> **KURZE AUFGABE 1**
Gib die Zeilen der Datensätze wortgetreu wieder, von der Zeile mit „How far from the camera position“ bis zum Ende der Datensätze, beide Enden eingeschlossen.

> **TEXTAUSZUG**
::::
Der heute beim HOV erhaltene ehemalige Bus PVG 184 gehörte zu diesem von
Dresden nicht mehr abgerufenen Kontingent von O 305.
Am 30.03.1992
hielt der ehemalige VHH 7918 an der Haltestelle Eisenbahnstraße, gegenüber
dem großen Lichtspieltheater der Barlach-Stadt Güstrow, der "Schauburg". Während das Haltestellenschild
eindeutig der Nachwendezeit zuzuordnen ist, verbreitet das Straßenumfeld noch
DDR-Flair, einschließlich des Metall-Briefkastens der Deutschen Post (der DDR)
::::
> **KURZE AUFGABE 2**
Liste alle Bezeichnungen aus Buchstaben und Zahlen auf, mit denen der Textauszug Busse oder Bustypen benennt.

> **BEREITGESTELLTE DATENSÄTZE**
::::
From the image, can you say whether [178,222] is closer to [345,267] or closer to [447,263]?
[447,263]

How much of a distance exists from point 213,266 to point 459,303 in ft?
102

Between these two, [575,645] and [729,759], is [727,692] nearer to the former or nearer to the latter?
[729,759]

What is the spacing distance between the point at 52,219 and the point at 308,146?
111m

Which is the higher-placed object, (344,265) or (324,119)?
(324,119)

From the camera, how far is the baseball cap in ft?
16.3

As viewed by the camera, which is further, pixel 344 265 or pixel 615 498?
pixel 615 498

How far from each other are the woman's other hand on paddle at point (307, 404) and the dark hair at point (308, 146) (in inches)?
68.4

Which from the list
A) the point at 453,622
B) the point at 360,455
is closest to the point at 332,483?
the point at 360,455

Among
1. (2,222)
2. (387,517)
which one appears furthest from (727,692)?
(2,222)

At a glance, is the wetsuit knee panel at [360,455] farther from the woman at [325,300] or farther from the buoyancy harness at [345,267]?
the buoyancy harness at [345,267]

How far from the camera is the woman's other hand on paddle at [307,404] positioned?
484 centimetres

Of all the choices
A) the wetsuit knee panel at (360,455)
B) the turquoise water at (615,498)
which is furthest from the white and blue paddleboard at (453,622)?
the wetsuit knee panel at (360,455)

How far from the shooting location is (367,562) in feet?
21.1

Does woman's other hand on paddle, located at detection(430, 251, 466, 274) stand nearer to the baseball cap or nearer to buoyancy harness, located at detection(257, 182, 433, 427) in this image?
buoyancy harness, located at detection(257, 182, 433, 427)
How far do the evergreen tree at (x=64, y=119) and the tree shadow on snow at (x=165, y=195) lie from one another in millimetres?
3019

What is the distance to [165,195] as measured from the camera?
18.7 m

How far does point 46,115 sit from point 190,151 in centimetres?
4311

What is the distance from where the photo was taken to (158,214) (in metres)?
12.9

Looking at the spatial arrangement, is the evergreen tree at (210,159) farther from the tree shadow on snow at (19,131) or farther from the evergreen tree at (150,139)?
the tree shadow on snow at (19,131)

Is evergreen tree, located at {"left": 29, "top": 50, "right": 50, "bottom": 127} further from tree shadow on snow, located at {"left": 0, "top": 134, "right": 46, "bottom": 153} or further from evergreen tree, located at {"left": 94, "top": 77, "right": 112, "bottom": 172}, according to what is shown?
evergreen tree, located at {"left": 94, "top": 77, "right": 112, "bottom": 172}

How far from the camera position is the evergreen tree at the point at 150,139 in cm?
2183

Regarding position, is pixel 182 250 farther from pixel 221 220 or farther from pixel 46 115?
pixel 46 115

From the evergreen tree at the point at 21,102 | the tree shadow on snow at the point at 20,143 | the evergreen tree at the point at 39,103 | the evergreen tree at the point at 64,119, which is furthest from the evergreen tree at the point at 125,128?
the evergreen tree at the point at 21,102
::::
> **VOLLSTÄNDIGE ANTWORT 1**
How far from the camera position is the evergreen tree at the point at 150,139 in cm?
2183

Regarding position, is pixel 182 250 farther from pixel 221 220 or farther from pixel 46 115?
pixel 46 115

From the evergreen tree at the point at 21,102 | the tree shadow on snow at the point at 20,143 | the evergreen tree at the point at 39,103 | the evergreen tree at the point at 64,119, which is furthest from the evergreen tree at the point at 125,128?
the evergreen tree at the point at 21,102

> **VOLLSTÄNDIGE ANTWORT 2**
PVG 184, O 305, VHH 7918